BT: The recent temporary increase in the estate tax exemption means that fewer people will be impacted by tax regulations. Not too long ago, a married couple with combined assets of $5 million would have been facing a $1.5 million federal estate tax liability. For deaths in 2011 and 2012, that same couple has no federal estate tax liability. Of course, the question looming over all of this is the future of the estate tax exemption, which is slated to return to $1 million in 2013. Count me among those who think it will remain at current levels for the foreseeable future.

If the exemption remains at $5 or even $3.5 million, estate owners will look to life insurance as a strategy to deal with other, non-estate tax-related financial goals and challenges. These challenges include business succession planning, leveraging unneeded IRAs and deferred annuities and using life insurance as a supplemental retirement income vehicle, among others.

ASJ: Do you expect this market to change in the next five years? If so, how?

BT: I do think there will be significant market uncertainty and even volatility for the foreseeable future. Nevertheless, I think that federal estate and gift tax exemptions will remain at relatively high levels.
As the federal budget shrinks, federal grants to the states will also likely shrink, putting more financial pressure on state budgets. As a result, I think that state inheritance taxes will probably stay in place and even return in states that have eliminated them. Many states are required to balance their budgets, and state inheritance taxes will probably be an inviting source of revenue in the future. For this reason, estate owners will have to keep an eye on this issue. I think it is more likely that income tax rates will rise in the near future and that life insurance as a supplemental retirement income vehicle could play an increasingly important role in that regard.
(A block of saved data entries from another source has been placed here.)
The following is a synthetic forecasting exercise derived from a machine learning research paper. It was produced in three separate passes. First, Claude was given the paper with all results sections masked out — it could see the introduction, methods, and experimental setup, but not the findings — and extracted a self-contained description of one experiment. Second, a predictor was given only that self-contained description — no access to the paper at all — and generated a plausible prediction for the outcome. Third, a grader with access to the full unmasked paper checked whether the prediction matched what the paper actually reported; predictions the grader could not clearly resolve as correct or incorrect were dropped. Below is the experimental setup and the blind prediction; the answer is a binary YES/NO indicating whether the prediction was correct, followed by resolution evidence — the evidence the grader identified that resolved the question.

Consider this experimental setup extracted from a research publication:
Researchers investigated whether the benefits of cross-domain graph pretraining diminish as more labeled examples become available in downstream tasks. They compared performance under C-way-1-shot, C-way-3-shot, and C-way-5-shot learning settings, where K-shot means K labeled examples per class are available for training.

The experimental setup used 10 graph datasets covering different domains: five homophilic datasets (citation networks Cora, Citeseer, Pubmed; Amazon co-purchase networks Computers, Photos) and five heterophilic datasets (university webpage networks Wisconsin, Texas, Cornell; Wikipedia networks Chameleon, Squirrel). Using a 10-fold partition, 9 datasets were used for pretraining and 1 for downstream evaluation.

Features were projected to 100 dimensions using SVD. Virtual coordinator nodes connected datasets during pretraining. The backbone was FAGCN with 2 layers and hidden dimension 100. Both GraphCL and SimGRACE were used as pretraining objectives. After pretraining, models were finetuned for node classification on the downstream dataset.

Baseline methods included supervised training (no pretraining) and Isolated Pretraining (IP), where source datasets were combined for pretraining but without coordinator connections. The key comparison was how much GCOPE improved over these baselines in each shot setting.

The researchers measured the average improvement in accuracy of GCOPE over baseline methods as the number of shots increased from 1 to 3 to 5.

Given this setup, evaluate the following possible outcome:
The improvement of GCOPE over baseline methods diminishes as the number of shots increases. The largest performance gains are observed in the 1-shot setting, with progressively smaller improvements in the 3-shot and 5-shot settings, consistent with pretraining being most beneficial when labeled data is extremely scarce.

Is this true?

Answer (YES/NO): YES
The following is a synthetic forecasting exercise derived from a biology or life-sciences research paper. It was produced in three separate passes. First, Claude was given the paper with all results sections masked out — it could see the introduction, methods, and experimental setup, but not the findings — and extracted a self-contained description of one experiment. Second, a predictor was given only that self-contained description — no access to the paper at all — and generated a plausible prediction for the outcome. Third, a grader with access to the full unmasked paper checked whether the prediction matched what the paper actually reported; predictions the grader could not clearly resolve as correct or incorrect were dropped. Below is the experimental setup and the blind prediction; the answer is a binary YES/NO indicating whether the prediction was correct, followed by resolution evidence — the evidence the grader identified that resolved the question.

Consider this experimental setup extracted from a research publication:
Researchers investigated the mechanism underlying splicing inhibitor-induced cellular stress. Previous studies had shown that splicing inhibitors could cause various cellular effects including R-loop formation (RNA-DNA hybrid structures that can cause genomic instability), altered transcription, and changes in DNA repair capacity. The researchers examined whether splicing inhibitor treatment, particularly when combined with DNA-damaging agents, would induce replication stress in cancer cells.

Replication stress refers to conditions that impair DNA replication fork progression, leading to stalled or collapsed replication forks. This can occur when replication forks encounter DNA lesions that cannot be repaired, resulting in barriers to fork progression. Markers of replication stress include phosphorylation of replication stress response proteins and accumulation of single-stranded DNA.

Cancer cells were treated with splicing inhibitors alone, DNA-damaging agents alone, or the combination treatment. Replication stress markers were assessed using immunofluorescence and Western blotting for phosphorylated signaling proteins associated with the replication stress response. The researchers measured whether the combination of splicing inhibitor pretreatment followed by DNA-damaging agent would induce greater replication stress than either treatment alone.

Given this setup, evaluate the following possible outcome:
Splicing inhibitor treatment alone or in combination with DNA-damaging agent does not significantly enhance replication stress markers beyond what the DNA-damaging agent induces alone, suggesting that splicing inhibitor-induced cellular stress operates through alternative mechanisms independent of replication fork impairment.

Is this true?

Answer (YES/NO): NO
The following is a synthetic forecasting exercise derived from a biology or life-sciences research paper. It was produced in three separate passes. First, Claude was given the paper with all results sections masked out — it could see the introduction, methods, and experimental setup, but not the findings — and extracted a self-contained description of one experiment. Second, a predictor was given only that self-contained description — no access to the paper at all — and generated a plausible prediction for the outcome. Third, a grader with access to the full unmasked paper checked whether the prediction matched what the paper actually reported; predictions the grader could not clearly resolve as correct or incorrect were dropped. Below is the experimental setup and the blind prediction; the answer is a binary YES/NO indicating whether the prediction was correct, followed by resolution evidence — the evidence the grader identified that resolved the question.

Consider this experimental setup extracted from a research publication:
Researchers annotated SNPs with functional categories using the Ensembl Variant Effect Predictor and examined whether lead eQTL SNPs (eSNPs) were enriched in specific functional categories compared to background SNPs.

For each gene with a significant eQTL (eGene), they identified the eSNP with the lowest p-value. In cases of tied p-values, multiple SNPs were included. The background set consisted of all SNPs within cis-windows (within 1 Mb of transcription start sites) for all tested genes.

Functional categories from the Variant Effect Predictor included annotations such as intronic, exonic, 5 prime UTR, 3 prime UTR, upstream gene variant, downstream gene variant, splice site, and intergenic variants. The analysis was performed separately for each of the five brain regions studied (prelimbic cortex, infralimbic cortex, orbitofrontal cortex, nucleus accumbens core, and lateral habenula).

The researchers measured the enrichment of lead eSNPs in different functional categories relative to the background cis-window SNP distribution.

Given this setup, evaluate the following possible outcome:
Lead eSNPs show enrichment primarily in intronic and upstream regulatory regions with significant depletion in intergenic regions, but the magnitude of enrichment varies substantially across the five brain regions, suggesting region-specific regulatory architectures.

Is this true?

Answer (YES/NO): NO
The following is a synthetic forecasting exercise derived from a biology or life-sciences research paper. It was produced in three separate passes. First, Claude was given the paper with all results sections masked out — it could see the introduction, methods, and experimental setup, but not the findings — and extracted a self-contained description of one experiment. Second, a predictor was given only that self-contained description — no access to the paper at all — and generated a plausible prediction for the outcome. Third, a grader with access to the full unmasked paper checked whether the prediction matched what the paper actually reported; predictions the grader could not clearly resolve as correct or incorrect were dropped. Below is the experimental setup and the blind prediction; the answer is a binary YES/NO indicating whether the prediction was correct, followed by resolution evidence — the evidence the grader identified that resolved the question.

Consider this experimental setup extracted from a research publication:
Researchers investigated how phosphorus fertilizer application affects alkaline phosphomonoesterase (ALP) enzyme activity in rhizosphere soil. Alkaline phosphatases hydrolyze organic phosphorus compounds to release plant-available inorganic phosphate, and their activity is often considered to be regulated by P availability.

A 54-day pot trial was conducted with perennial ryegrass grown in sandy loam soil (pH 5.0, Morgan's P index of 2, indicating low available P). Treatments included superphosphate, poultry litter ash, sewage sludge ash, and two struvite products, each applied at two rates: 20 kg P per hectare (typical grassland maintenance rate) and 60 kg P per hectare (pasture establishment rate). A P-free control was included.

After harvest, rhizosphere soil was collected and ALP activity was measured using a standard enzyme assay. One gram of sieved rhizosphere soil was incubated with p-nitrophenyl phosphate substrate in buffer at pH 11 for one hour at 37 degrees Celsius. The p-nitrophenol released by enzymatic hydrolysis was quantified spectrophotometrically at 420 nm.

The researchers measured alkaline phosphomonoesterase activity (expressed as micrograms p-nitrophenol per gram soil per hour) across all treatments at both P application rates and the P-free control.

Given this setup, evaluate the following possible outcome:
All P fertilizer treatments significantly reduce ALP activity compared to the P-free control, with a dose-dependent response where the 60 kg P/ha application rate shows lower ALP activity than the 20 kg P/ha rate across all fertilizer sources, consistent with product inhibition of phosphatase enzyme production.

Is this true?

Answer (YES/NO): NO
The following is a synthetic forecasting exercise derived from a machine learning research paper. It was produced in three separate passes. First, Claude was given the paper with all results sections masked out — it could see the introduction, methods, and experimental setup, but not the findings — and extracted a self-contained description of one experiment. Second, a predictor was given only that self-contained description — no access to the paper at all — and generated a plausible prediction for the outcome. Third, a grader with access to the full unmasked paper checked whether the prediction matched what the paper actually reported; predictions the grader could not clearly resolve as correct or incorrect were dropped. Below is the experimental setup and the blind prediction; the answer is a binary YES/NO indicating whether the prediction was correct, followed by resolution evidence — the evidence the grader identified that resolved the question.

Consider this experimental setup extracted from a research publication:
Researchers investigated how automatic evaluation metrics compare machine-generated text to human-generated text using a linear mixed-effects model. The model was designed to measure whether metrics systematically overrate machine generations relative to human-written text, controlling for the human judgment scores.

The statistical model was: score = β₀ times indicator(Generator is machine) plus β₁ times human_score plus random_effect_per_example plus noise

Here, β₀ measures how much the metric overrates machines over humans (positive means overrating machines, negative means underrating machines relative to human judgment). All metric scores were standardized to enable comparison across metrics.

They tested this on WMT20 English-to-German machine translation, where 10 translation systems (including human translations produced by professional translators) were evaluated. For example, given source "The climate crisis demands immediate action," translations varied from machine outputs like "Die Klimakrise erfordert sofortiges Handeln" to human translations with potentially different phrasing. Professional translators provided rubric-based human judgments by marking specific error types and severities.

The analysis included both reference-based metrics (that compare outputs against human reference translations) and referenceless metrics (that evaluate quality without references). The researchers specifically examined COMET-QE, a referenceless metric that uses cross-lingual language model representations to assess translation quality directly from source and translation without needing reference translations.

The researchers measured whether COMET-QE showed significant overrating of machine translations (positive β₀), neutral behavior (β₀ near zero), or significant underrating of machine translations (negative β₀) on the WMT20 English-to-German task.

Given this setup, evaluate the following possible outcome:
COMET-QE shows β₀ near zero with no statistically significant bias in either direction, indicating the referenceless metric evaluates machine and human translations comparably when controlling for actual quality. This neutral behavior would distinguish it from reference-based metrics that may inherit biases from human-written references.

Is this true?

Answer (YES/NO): NO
ASJ: Is life insurance equally suited for clients with all levels of wealth?

BT: The quick answer is yes. If the federal estate tax exemption amount stays at the $5 million level or close to it, then certainly fewer estate owners will have to worry about federal estate taxes. I see no reason why the high-net-worth estate owner will not continue to look to life insurance to provide the liquidity needed to pay future estate taxes, even if the amount needed is less.

Even for those who will not have to worry about federal estate taxes, there are other non-estate-tax-related financial issues for which life insurance can be a solution. Again, using life insurance as a supplemental retirement income vehicle could be quite attractive in an environment of rising income tax rates.

ASJ: What is the No. 1 question you hear from clients about incorporating life insurance into their estate plan? How do you answer it?

BT: Probably the most comon question these days is, “Why do I need life insurance if I have no estate tax issue?” I answer this question in a couple of different ways. First, the financial adviser and the client should have a discussion about the future of federal and state estate taxes. The client may not have an issue today, but may have one in the future.

If the client and adviser agree that there is no federal estate tax issue, then the adviser should discuss other financial planning issues that might use life insurance as part of an overall strategy.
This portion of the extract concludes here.